Extracted text:
--- START ---
To apply the emollient:
- use a large amount
- do not rub it in smooth it into the skin in the same direction that the hair grows
- for very dry skin, apply the emollient every 2 to 3 hours, or more often if necessary
- after a bath or shower, gently dry your skin and then immediately apply the emollient while the skin is still moist
If you’re exposed to irritants at work, make sure you apply emollients regularly during and after work.
Do not share emollients with other people.
What Is The Treatment For Seborrheic Dermatitis
Treatment for seborrheic dermatitis often involves long-term management and may include the following:
- Topical corticosteroids such as betamethasone or desonide for itching and redness
- Topical antifungals: ketoconazole , naftifine , or ciclopirox creams and gels, also for itching and redness
- Calcineurin inhibitors
- For acute flares, corticosteroid creams, lotions, or solutions
- For severe or unresponsive lesions, systemic fluconazole
Treatment of dandruff may include the following measures:
- Frequent shampooing or longer lathering
- Avoiding use of hair spray or hair pomades
- Use of shampoos with antifungal or antiseptic properties containing salicylic acid, tar, sulfur, or zinc selenium sulfide , ketoconazole, and ciclopirox
- Use of conditioner with zinc, 0.01% fluocinolone, and acetonide topical oil
- Applying tar, bath oil, Baker’s P& S solution, or Derma-Smoothe F/S oil overnight to loosen scales may be helpful.
--- END ---
Task goal:
Translate this sentence from the skin treatment text into Spanish: "Do not share emollients with other people." You won't need the listing for this.

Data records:
--- START ---
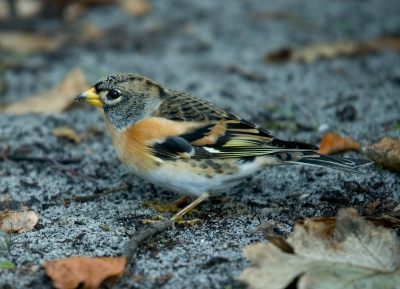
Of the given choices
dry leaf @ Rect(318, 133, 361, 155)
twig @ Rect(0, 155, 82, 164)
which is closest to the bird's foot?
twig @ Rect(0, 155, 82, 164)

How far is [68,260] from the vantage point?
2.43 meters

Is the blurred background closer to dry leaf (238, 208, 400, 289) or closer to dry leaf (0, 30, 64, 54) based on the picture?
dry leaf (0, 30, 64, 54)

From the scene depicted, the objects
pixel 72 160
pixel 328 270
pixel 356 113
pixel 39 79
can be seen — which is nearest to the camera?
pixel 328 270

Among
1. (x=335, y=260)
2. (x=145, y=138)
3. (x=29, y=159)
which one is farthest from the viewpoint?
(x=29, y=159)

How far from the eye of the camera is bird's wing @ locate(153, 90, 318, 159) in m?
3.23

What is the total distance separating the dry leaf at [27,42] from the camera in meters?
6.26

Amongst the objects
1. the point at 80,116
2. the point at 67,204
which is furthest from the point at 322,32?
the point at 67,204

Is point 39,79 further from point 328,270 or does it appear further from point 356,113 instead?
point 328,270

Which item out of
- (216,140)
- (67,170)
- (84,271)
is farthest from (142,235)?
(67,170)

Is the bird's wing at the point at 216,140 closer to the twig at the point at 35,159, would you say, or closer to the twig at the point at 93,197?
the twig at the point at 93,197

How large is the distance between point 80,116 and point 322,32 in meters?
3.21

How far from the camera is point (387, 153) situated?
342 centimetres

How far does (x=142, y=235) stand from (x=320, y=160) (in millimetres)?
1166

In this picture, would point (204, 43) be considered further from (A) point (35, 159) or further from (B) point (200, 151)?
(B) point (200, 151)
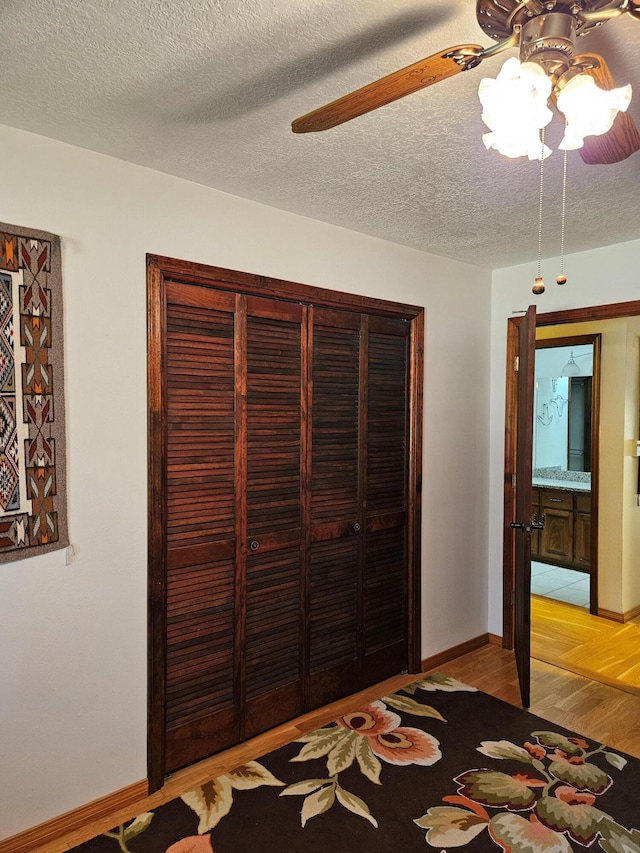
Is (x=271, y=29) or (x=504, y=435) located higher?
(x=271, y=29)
--- END ---
--- START ---
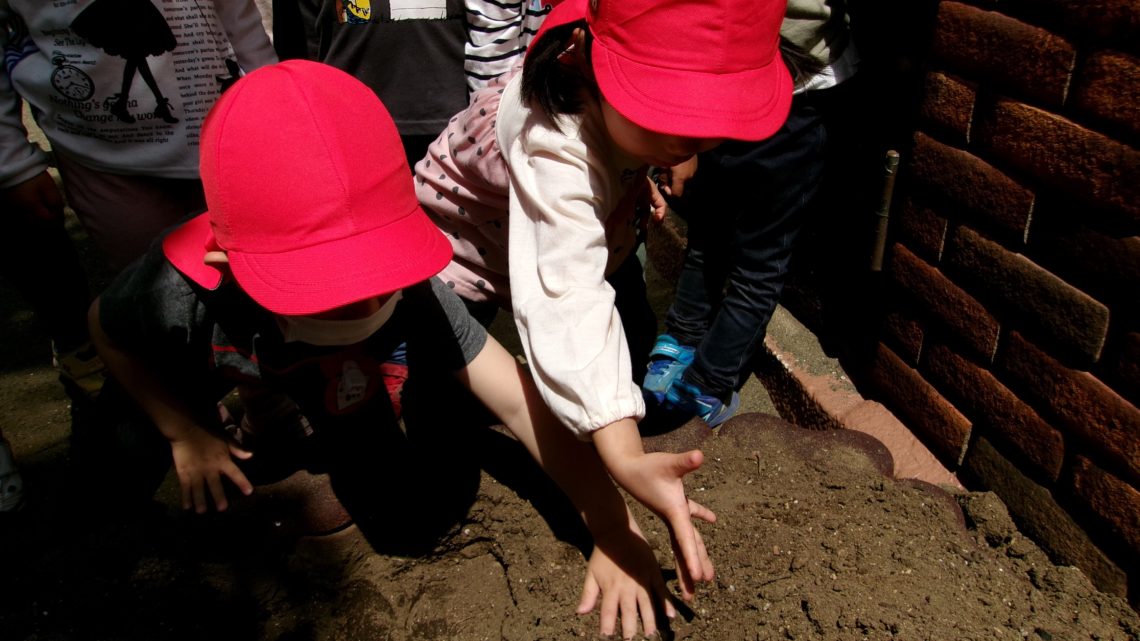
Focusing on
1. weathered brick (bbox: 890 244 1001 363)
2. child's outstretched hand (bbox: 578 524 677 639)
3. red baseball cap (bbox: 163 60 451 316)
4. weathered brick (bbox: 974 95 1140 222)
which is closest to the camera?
--- END ---
Answer space:
No comparta los emolientes con otras personas.